3) Remove all SNPs with MAF of less than 1% from the dataset. How many
SNPs remain?
4) Create new columns corresponding to odds ratios and 95% confidence
intervals, rounding to two decimal places, for each of the remaining SNPs in the
dataset. For the subset of SNPs with p-values ≤ 0.05, for how many SNPs is the
effect allele associated with
i) an increased risk of breast cancer?
ii) a decreased risk of breast cancer?
5) Using the which.min function, extract from chr5 the row of data that
corresponds to the SNP with the smallest p-value. Does the minor allele of this
SNP confer increased or decreased risk of breast cancer?
You have been provided with log10 transformed gene expression data from breast
tissue for three genes, FGF10, MRPS30 and HCN1 that map within the vicinity of the
b r e a s t c a n c e r p r e d i s p o s i t i o n S N P t h a t y o u h a v e
identified breastGeneExpressionData.txt . The genotypes of the predisposition SNP
(called SNP_A in this data) for each individual in the gene expression dataset are also
provided and are encoded such that 0 = common allele homozygote, 1 = heterozygote
and 2 = minor allele homozygote.
6) Make a new dataframe in R called gen.exp that corresponds to the gene
expression data. How many breast tissue samples are in the dataset? Rename the
column called SNP_A to the name of the SNP that you identified in task 5.
7) Assess the relationship between log10 gene expression for each gene and SNP
genotype using box plots. Label the axes of each plot and give each plot a title.

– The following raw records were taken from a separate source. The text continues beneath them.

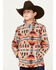Powder River Outfitters Boys' Southwestern Print Fleece Pullover , Tan, hi-res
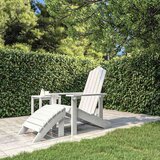  Vrtna stolica Adirondack s osloncem za noge HDPE bijela | shoptok.hr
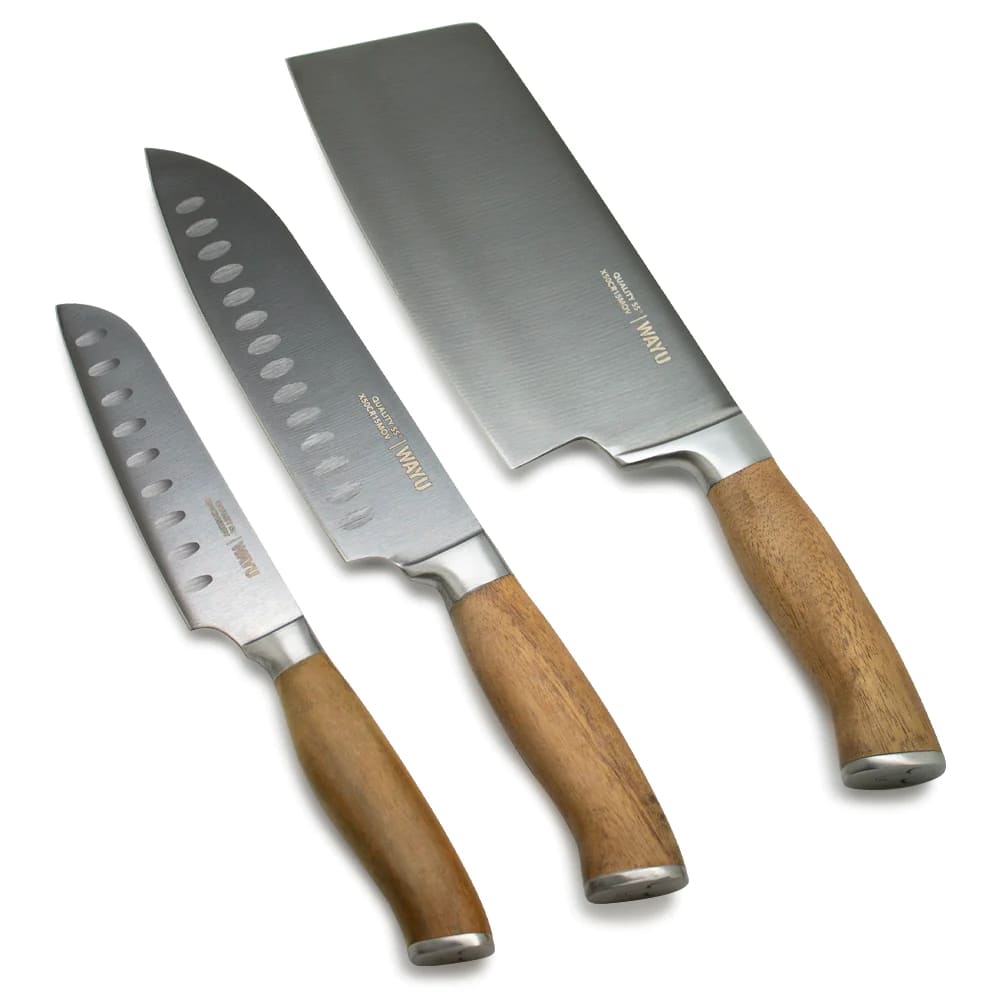 BLOCK MAGNE TICO WAYU MADERA ACACIA CON 3 CUCHILLOS PREMIUM - 3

For each gene, does expression increase or decrease with each additional copy of
the risk allele?
8) Perform an eQTL analysis to test the association between log10 gene expression
and SNP genotype for each gene using the lm function in R. When specifying the
model formula for this linear regression analysis use log10 gene expression as the
response variable and SNP as the predictor variable. The effect estimates from
the linear regression analysis correspond to the expected change in gene
expression for each additional minor allele of the SNP. For which of the three
genes is SNP genotype associated with expression?

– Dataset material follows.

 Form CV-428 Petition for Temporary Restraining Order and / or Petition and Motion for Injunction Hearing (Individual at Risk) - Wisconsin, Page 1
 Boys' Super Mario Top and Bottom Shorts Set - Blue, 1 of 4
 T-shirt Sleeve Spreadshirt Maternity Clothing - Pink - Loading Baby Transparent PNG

9) Based on your findings, write a short report (500 words max) discussing the
breast cancer risk locus at 5p12. The report should include the summary
statistics (SNP name, OR, 95% CIs, P-value and MAF) of the most significantly
associated SNP from the fine-mapping data and the findings from your eQTL
analysis, including your boxplots for each gene. Your report should reference
recently published literature describing the characterisation of this risk locus.

Date set: 27.02.20
Date due: 27.03.20

Example
How many SNPs in the "breastFineMapping_5p12.csv" dataset have either “C”
or “T” reference alleles and a minor allele frequency of greater than 45%?
Answer: 6
Solution:
# Subset the data frame to include only rows that meet the criteria (RefAllele = C or T
and MAF > 0.45) and output the number of rows
dim(snp.data[(snp.data$ref_allele=="C" | snp.data$ref_allele=="T") &
snp.data$maf>0.45,])[1]
Description: A subset of the snp.data data-frame is created by using square brackets.

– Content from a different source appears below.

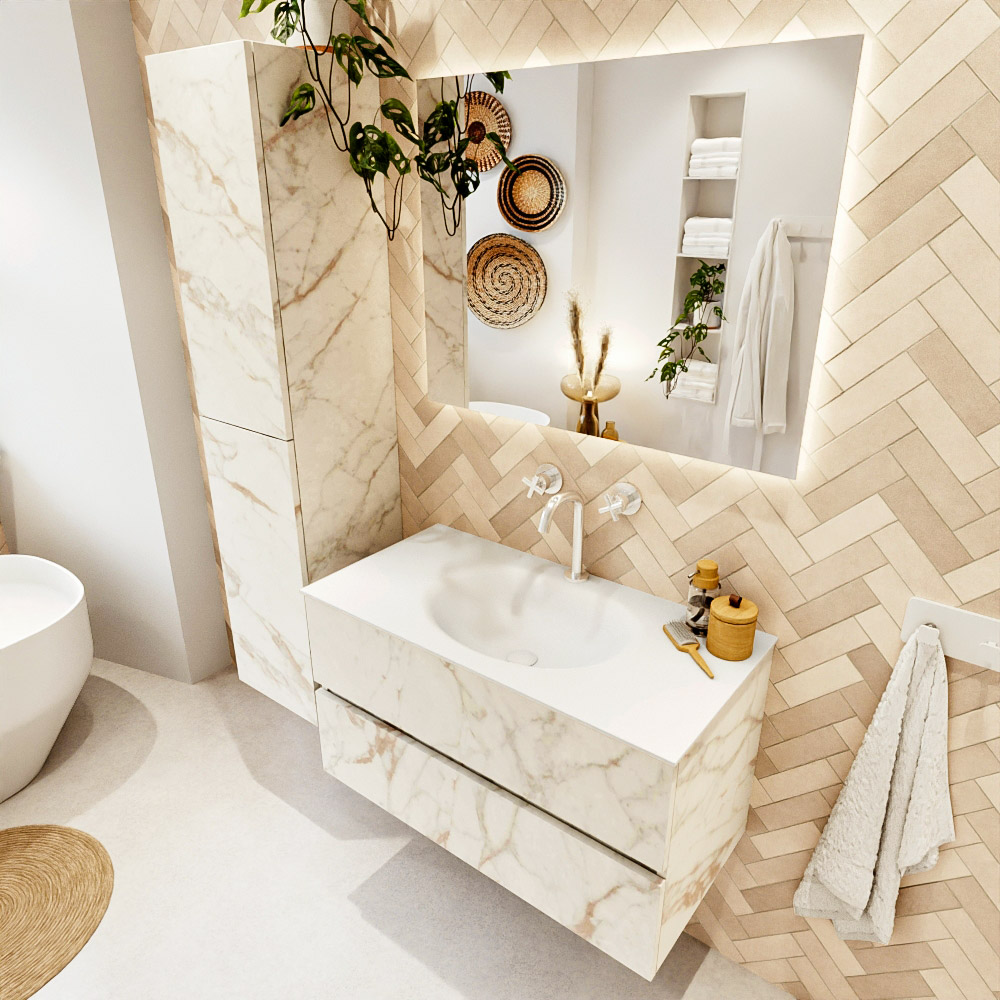 MONDIAZ VICA 90cm mueble de baño Carrara 2 cajones. Lavabo MOON Centro 1 orificio color Talc con espejo LED. 1 MONDIAZ VICA 90cm mueble de baño Carrara 2 cajones. Lavabo MOON Centro 1 orificio color Talc con espejo LED.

To do so, the name of the data-frame to be subset is specified, followed by square
brackets. Since the object to be subset has two dimensions, row and columns, these
must be defined and a comma is used to delineate them, with rows being specified by
arguments to the left of the comma and columns by arguments to the right of the
comma. Since our data-frame comprises one row per SNP, we need only to define
arguments to subset rows of snp.data. The “==” relational operator is used to identify
rows that have either “C” or “T” in the ref_allele column (defined using the $
operator) and the logical operator for OR “|”. Brackets are placed around the OR
argument for ref_allele so that the OR statement is first evaluated before an AND
statement evaluates if the rows for which the OR statement is true also have minor
allele frequency greater than 0.45. Finally, the dim function is wrapped around the
subset function so that the number of rows for which the subset statement is true is
returned, rather than the actual subset data-frame. Since we are only interested in row
numbers, [1] is used outside the dim function to return the first element of the output
from dim, which corresponds to the number of rows.